What this package does

census2020download is a small set of helper functions used by the EJAM package. It downloads the 2020 Census redistricting (PL94-171) files for US states, DC, and Puerto Rico — plus the Demographic and Housing Characteristics (DHC) files for the Island Areas (VI, GU, MP, AS) — then unzips, reads, and reshapes them into compact data.tables.

The full pipeline has four steps, wrapped by the single function census2020_get_data():

  1. census2020_download() — fetch the zip files from the Census Bureau
  2. census2020_unzip() — unzip the data and geographic header files
  3. census2020_read() — read and merge the pipe-delimited files
  4. census2020_clean() — rename columns, compute total area, subset

The one-call pipeline

census2020_get_data() runs all four steps. Try it with a couple of small states so the download is quick:

blocks <- census2020_get_data(c("DE", "DC"))
dim(blocks)
head(blocks)

By default it returns the columns blockfips, lat, lon, pop, and area (area in square meters). To keep every available column — including the race/ethnicity breakdown — pass cols_to_keep = "all":

blocks_all <- census2020_get_data(c("DE", "DC"), cols_to_keep = "all")

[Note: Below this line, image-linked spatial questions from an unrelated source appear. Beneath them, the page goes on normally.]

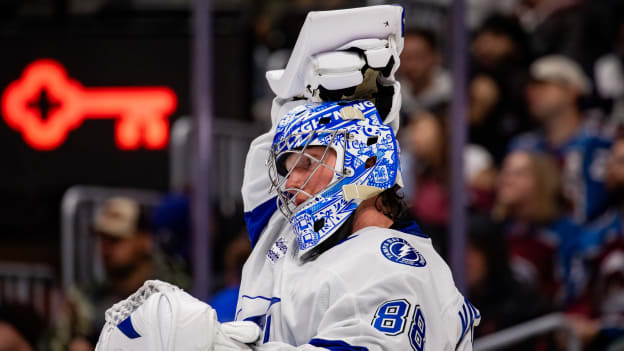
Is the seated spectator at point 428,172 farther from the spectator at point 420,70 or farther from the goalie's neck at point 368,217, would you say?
the goalie's neck at point 368,217

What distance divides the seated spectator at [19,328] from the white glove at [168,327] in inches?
82.0

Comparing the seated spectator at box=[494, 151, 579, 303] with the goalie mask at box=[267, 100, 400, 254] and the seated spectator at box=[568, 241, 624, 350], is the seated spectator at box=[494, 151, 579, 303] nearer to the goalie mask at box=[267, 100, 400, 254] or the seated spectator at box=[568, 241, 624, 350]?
the seated spectator at box=[568, 241, 624, 350]

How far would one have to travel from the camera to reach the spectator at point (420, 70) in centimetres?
464

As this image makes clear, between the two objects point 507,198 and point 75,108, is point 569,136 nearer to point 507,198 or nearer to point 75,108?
point 507,198

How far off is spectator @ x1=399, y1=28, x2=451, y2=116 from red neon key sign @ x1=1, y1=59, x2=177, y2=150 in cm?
118

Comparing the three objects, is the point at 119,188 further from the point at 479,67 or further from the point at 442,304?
the point at 442,304

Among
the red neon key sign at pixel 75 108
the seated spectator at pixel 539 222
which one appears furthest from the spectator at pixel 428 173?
the red neon key sign at pixel 75 108

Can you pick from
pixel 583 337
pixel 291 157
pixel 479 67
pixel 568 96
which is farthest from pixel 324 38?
pixel 479 67

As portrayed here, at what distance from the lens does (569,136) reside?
4637 mm

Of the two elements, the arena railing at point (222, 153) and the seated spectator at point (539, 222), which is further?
the arena railing at point (222, 153)

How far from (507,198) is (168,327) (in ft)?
9.01

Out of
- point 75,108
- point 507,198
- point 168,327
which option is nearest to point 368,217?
point 168,327

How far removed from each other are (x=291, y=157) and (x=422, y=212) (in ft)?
7.67

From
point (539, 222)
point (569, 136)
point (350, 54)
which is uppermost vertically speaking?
point (350, 54)
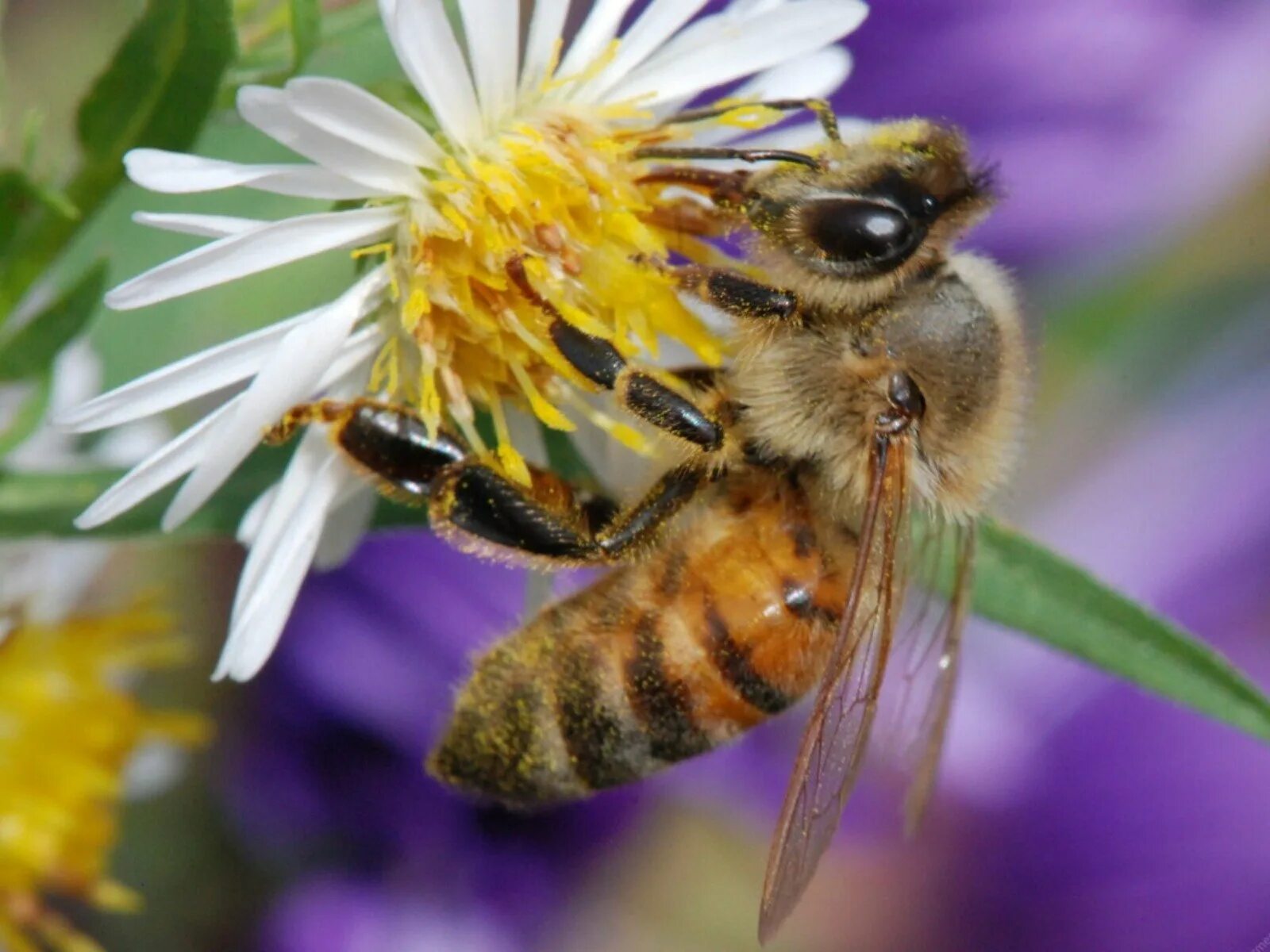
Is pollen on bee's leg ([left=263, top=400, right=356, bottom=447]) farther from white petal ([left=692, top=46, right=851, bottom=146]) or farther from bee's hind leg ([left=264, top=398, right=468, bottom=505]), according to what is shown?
white petal ([left=692, top=46, right=851, bottom=146])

# The race/ethnicity subgroups sum exactly to the total block population:
groups <- c("hisp", "nhwa", "nhba", "nhaiana", "nhaa",
            "nhnhpia", "nhotheralone", "nhmulti")
all.equal(blocks_all$pop, rowSums(blocks_all[, ..groups]))

Controlling downloads

  • folder — where zip files are saved (default: a temporary directory).
  • overwrite = FALSE — skip downloading any zip already present in folder.
  • timeout — seconds before an individual download times out (default 180).
blocks <- census2020_get_data(
  c("DE", "DC"),
  folder = "~/census2020zip",
  overwrite = FALSE,
  timeout = 300
)

Building the EJAM data tables

census2020_save_datasets() splits the cleaned blocks into the five tables EJAM uses, and computes each block’s population weight within its parent block group:

tables <- census2020_save_datasets(blocks)
names(tables)
#> "bgid2fips" "blockid2fips" "blockpoints" "blockwts" "quaddata"

Island Areas

Block-level data are not published for the Island Areas, so these come at block-group resolution via a dedicated helper:

islands <- census2020_get_data_islandareas()  # VI, GU, MP, AS

census2020_get_data() can also accept a mix of mainland states and Island Areas and will dispatch each to the appropriate reader.

Technical references

See the help for ?census2020_read for links to the Census Bureau technical documentation describing the files, tables, and variables.